What to work on: Repeat these records exactly, pictures excluded.

[Stored data entries]
↓

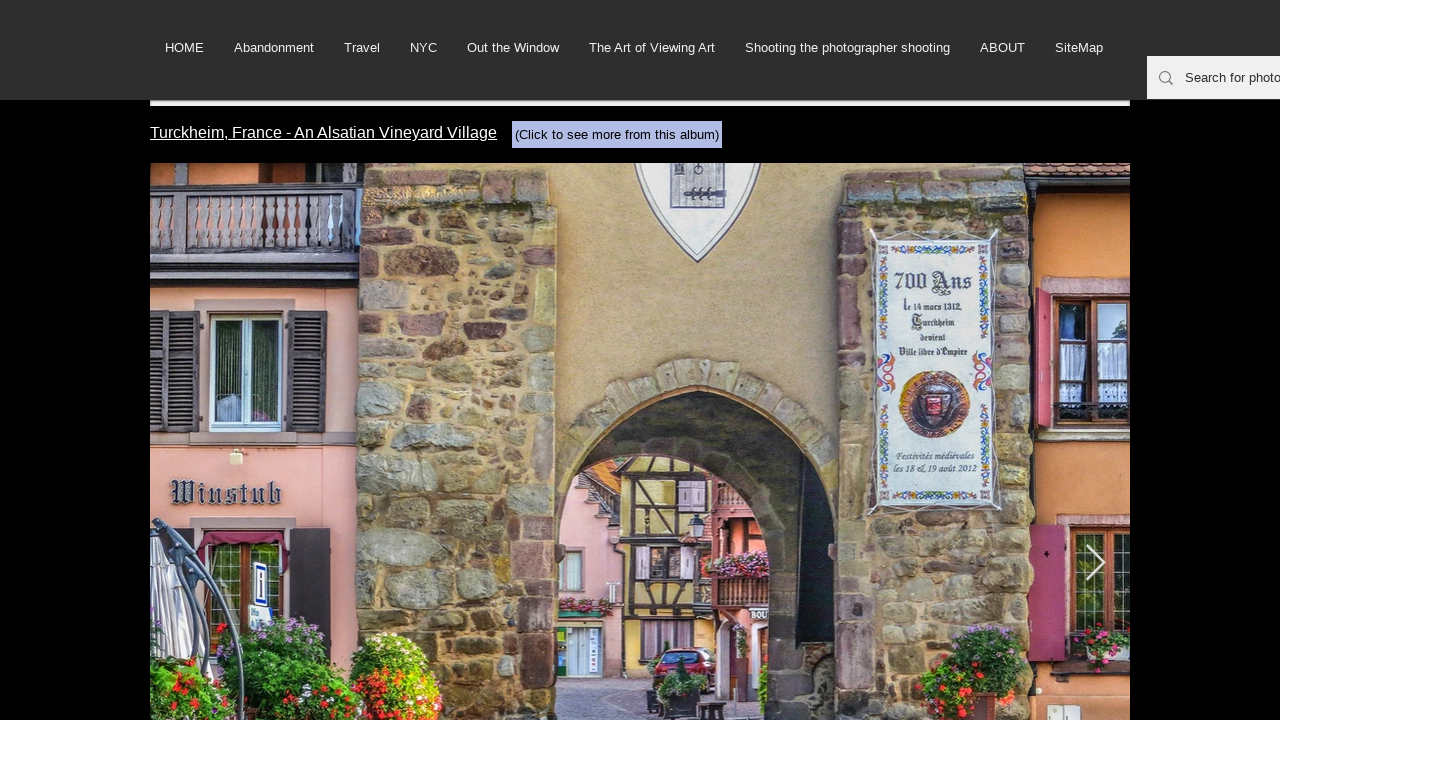

--- FILE ---
content_type: application/javascript; charset=utf-8
request_url: https://searchserverapi1.com/widgets/wix/init.js?api_key=9g6E2p7f5I
body_size: 1849
content:
!function(e,t){if(!e.SearchaniseIncluded){e.SearchaniseIncluded=!0;for(var a=e.Searchanise||{},s=["searchanise.com","www.searchanise.com","www.searchserverapi.com","searchserverapi.com","searchserverapi1.com","searchserverapi2.com","searchserverapi3.com","searchanise-cloud.com"],o=document.getElementsByTagName("script"),n=0;n<o.length;n++)if(o[n].src){var i=o[n].src.indexOf("/widgets/wix/init");if(-1!=i){var r=o[n].src.indexOf("//");if(-1!=r){var l=/api_key=(?:\s*)([a-zA-Z0-9]{10})/.exec(decodeURIComponent(o[n].src));if(l[1]){a.host=o[n].src.substring(r+2,i),a.ApiKey=l[1],a.SearchInput='.se-sticky-search-form input[name="q"], .snize-instant-search input[name="q"]',a.options=a.options||{},a.options.Platform="wix",a.options.ResultsDiv="#snize_results",a.options.ResultsFormPath="/search",a.options.ResultsFallbackUrl="",a.AutoCmpParams={},a.AutoCmpParams.restrictBy={},a.AutoCmpParams.restrictBy.visibility="Y",a.ResultsParams={},a.ResultsParams.restrictBy={},a.ResultsParams.restrictBy.visibility="Y",a.options.facetBy={},a.options.facetBy.price={},a.options.facetBy.price.type="slider";break}}}}a.userOptions=a.options||{},a.AutoCmpParams=a.AutoCmpParams||{},a.ResultsParams=a.ResultsParams||{},a.userOptions.api_key=a.AutoCmpParams.api_key=a.ResultsParams.api_key=a.api_key||a.ApiKey,a.userOptions.SearchInput=a.SearchInput,a.userOptions.ResultsFallbackUrl=window.location.protocol+"//"+(window.location.hostname||window.location.host)+"/search.php?search_query=",a.paths={},"5k9a2V1u5v"==a.ApiKey||!1===a.useCDN?a.prefix="//s3.amazonaws.com/static.searchanise.com/":a.prefix="//searchanise-ef84.kxcdn.com/",a.paths.jq=a.jq||"//ajax.aspnetcdn.com/ajax/jQuery/jquery-3.7.1.min.js",a.paths.jqRollback="//ajax.googleapis.com/ajax/libs/jquery/3.7.1/jquery.min.js",s.includes(a.host)?(a.athena_host="https://athena.searchserverapi1.com",a.paths.widgets=a.widgets||a.prefix+"widgets.09221.min.js"):(a.athena_host="https://athena-"+a.host,a.paths.widgets="//"+a.host+"/widgets/v2.0/compiled/widgets.min.js"),a.paths.tpl=a.tpl||a.prefix+"templates.[API_KEY].js".split("[API_KEY]").join(a.userOptions.api_key),a.paths.styles=a.styles||[],a.paths.preload=a.preload||a.prefix+"preload_data.[API_KEY].js".split("[API_KEY]").join(a.userOptions.api_key),a.userOptions.api_key&&(a.loadScript=function(e,t,a){var s=document.createElement("script");s.charset="utf-8",s.src=e,s.onload=s.onreadystatechange=function(){s.readyState&&!/loaded|complete/.test(s.readyState)||(s.onload=s.onreadystatechange=null,s=void 0,t&&t())},s.onerror=function(){a&&a()},document.getElementsByTagName("head")[0].appendChild(s)},a.loadCss=function(e,t){var a=document.createElement("link");a.rel="stylesheet",a.href=e,a.className="snize_widget_css";var s=setTimeout((function(){a.onload=null,t&&t()}),5e3);a.onload=function(){clearTimeout(s),t&&t()},document.getElementsByTagName("head")[0].appendChild(a)},a.getStyles=function(e){var t=e.AutocompleteStyle?e.AutocompleteStyle:"ITEMS_MODERN",o=e.ResultsStyle?e.ResultsStyle:"RESULTS_BIG_PICTURES",n=e.WidgetsEnabled?e.WidgetsEnabled:"Y",i=e.AutocompleteShow?e.AutocompleteShow:"Y",r=e.AutocompleteShowMobileWidget?e.AutocompleteShowMobileWidget:"Y",l=e.ResultsShow?e.ResultsShow:"N",c=[],d={autocomplete:"",autocompleteMobile:"",results:"",resultsMobile:""};if("N"==n)return c;if("Y"==i&&(d.autocomplete=t.toLowerCase(),"Y"==r&&(d.autocompleteMobile=d.autocomplete+".mobile")),"Y"==l&&(d.results=o.toLowerCase(),window.innerWidth<=820&&(d.resultsMobile=d.results+".mobile")),s.includes(a.host))for(var p in d)d[p]&&c.push(a.prefix+d[p]+".09221.css".split("[API_KEY]").join(a.userOptions.api_key));else for(var p in d)d[p]&&c.push("//"+a.host+"/widgets_src/css/"+d[p]+".css");return c},a.triggerDocumentEvent=function(e){var t;"function"==typeof Event?t=new Event(e):(t=document.createEvent("Event")).initEvent(e,!0,!1),document.dispatchEvent(t)},a.loader={ready:null,loadedCount:0,loaded:function(){a.loader.loadedCount++,5==this.loadedCount&&a.loader.ready()},jqLoaded:function(){if(a.loadScript(a.paths.widgets,(function(){a.loader.loaded()})),document.attachEvent?"complete"===document.readyState:"loading"!==document.readyState)a.loader.loaded();else var e=setInterval((function(){(document.attachEvent?"complete"===document.readyState:"loading"!==document.readyState)&&(a.loader.loaded(),clearInterval(e))}),100);a.loader.loaded()},init:function(t){var s=document.createElement("script");a.loader.ready=t,a.loadScript(a.paths.tpl,(function(){a.templates.CustomJS&&(s.innerHTML=a.templates.CustomJS,a.templates.CustomJSPlace&&"body"==a.templates.CustomJSPlace?document.body.appendChild(s):document.head.appendChild(s));var e=0;a.paths.styles=a.getStyles(a.templates),a.paths.styles.forEach((function(t,s,o){e++,a.loadCss(t),e===o.length&&a.loader.loaded()})),a.loader.loaded()})),a.forceUseExternalJQuery?(a.$=e.jQuery,a.loader.jqLoaded()):a.loadScript(a.paths.jq,(function(){a.$=jQuery.noConflict(!0),a.loader.jqLoaded()}),(function(){a.loadScript(a.paths.jqRollback,(function(){a.$=jQuery.noConflict(!0),a.loader.jqLoaded()}),(function(){console.log("jQuery loading error")}))})),a.loadScript(a.paths.preload)}},a.loader.init((function(){a.Init(),a.SetPaths(a.paths),a.SetOptions(e.Searchanise.templates),a.SetOptions(a.userOptions),a.SetParams(a.AutoCmpParams),a.SetResultsParams(a.ResultsParams),a.Loaded=!0,a.triggerDocumentEvent("Searchanise.Loaded"),a.Start()})),e.Searchanise=a)}}(window);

↑

Answer box:
--- FILE ---
content_type: application/javascript; charset=utf-8
request_url: https://searchserverapi1.com/widgets/wix/init.js?api_key=9g6E2p7f5I
body_size: 1849
content:
!function(e,t){if(!e.SearchaniseIncluded){e.SearchaniseIncluded=!0;for(var a=e.Searchanise||{},s=["searchanise.com","www.searchanise.com","www.searchserverapi.com","searchserverapi.com","searchserverapi1.com","searchserverapi2.com","searchserverapi3.com","searchanise-cloud.com"],o=document.getElementsByTagName("script"),n=0;n<o.length;n++)if(o[n].src){var i=o[n].src.indexOf("/widgets/wix/init");if(-1!=i){var r=o[n].src.indexOf("//");if(-1!=r){var l=/api_key=(?:\s*)([a-zA-Z0-9]{10})/.exec(decodeURIComponent(o[n].src));if(l[1]){a.host=o[n].src.substring(r+2,i),a.ApiKey=l[1],a.SearchInput='.se-sticky-search-form input[name="q"], .snize-instant-search input[name="q"]',a.options=a.options||{},a.options.Platform="wix",a.options.ResultsDiv="#snize_results",a.options.ResultsFormPath="/search",a.options.ResultsFallbackUrl="",a.AutoCmpParams={},a.AutoCmpParams.restrictBy={},a.AutoCmpParams.restrictBy.visibility="Y",a.ResultsParams={},a.ResultsParams.restrictBy={},a.ResultsParams.restrictBy.visibility="Y",a.options.facetBy={},a.options.facetBy.price={},a.options.facetBy.price.type="slider";break}}}}a.userOptions=a.options||{},a.AutoCmpParams=a.AutoCmpParams||{},a.ResultsParams=a.ResultsParams||{},a.userOptions.api_key=a.AutoCmpParams.api_key=a.ResultsParams.api_key=a.api_key||a.ApiKey,a.userOptions.SearchInput=a.SearchInput,a.userOptions.ResultsFallbackUrl=window.location.protocol+"//"+(window.location.hostname||window.location.host)+"/search.php?search_query=",a.paths={},"5k9a2V1u5v"==a.ApiKey||!1===a.useCDN?a.prefix="//s3.amazonaws.com/static.searchanise.com/":a.prefix="//searchanise-ef84.kxcdn.com/",a.paths.jq=a.jq||"//ajax.aspnetcdn.com/ajax/jQuery/jquery-3.7.1.min.js",a.paths.jqRollback="//ajax.googleapis.com/ajax/libs/jquery/3.7.1/jquery.min.js",s.includes(a.host)?(a.athena_host="https://athena.searchserverapi1.com",a.paths.widgets=a.widgets||a.prefix+"widgets.09221.min.js"):(a.athena_host="https://athena-"+a.host,a.paths.widgets="//"+a.host+"/widgets/v2.0/compiled/widgets.min.js"),a.paths.tpl=a.tpl||a.prefix+"templates.[API_KEY].js".split("[API_KEY]").join(a.userOptions.api_key),a.paths.styles=a.styles||[],a.paths.preload=a.preload||a.prefix+"preload_data.[API_KEY].js".split("[API_KEY]").join(a.userOptions.api_key),a.userOptions.api_key&&(a.loadScript=function(e,t,a){var s=document.createElement("script");s.charset="utf-8",s.src=e,s.onload=s.onreadystatechange=function(){s.readyState&&!/loaded|complete/.test(s.readyState)||(s.onload=s.onreadystatechange=null,s=void 0,t&&t())},s.onerror=function(){a&&a()},document.getElementsByTagName("head")[0].appendChild(s)},a.loadCss=function(e,t){var a=document.createElement("link");a.rel="stylesheet",a.href=e,a.className="snize_widget_css";var s=setTimeout((function(){a.onload=null,t&&t()}),5e3);a.onload=function(){clearTimeout(s),t&&t()},document.getElementsByTagName("head")[0].appendChild(a)},a.getStyles=function(e){var t=e.AutocompleteStyle?e.AutocompleteStyle:"ITEMS_MODERN",o=e.ResultsStyle?e.ResultsStyle:"RESULTS_BIG_PICTURES",n=e.WidgetsEnabled?e.WidgetsEnabled:"Y",i=e.AutocompleteShow?e.AutocompleteShow:"Y",r=e.AutocompleteShowMobileWidget?e.AutocompleteShowMobileWidget:"Y",l=e.ResultsShow?e.ResultsShow:"N",c=[],d={autocomplete:"",autocompleteMobile:"",results:"",resultsMobile:""};if("N"==n)return c;if("Y"==i&&(d.autocomplete=t.toLowerCase(),"Y"==r&&(d.autocompleteMobile=d.autocomplete+".mobile")),"Y"==l&&(d.results=o.toLowerCase(),window.innerWidth<=820&&(d.resultsMobile=d.results+".mobile")),s.includes(a.host))for(var p in d)d[p]&&c.push(a.prefix+d[p]+".09221.css".split("[API_KEY]").join(a.userOptions.api_key));else for(var p in d)d[p]&&c.push("//"+a.host+"/widgets_src/css/"+d[p]+".css");return c},a.triggerDocumentEvent=function(e){var t;"function"==typeof Event?t=new Event(e):(t=document.createEvent("Event")).initEvent(e,!0,!1),document.dispatchEvent(t)},a.loader={ready:null,loadedCount:0,loaded:function(){a.loader.loadedCount++,5==this.loadedCount&&a.loader.ready()},jqLoaded:function(){if(a.loadScript(a.paths.widgets,(function(){a.loader.loaded()})),document.attachEvent?"complete"===document.readyState:"loading"!==document.readyState)a.loader.loaded();else var e=setInterval((function(){(document.attachEvent?"complete"===document.readyState:"loading"!==document.readyState)&&(a.loader.loaded(),clearInterval(e))}),100);a.loader.loaded()},init:function(t){var s=document.createElement("script");a.loader.ready=t,a.loadScript(a.paths.tpl,(function(){a.templates.CustomJS&&(s.innerHTML=a.templates.CustomJS,a.templates.CustomJSPlace&&"body"==a.templates.CustomJSPlace?document.body.appendChild(s):document.head.appendChild(s));var e=0;a.paths.styles=a.getStyles(a.templates),a.paths.styles.forEach((function(t,s,o){e++,a.loadCss(t),e===o.length&&a.loader.loaded()})),a.loader.loaded()})),a.forceUseExternalJQuery?(a.$=e.jQuery,a.loader.jqLoaded()):a.loadScript(a.paths.jq,(function(){a.$=jQuery.noConflict(!0),a.loader.jqLoaded()}),(function(){a.loadScript(a.paths.jqRollback,(function(){a.$=jQuery.noConflict(!0),a.loader.jqLoaded()}),(function(){console.log("jQuery loading error")}))})),a.loadScript(a.paths.preload)}},a.loader.init((function(){a.Init(),a.SetPaths(a.paths),a.SetOptions(e.Searchanise.templates),a.SetOptions(a.userOptions),a.SetParams(a.AutoCmpParams),a.SetResultsParams(a.ResultsParams),a.Loaded=!0,a.triggerDocumentEvent("Searchanise.Loaded"),a.Start()})),e.Searchanise=a)}}(window);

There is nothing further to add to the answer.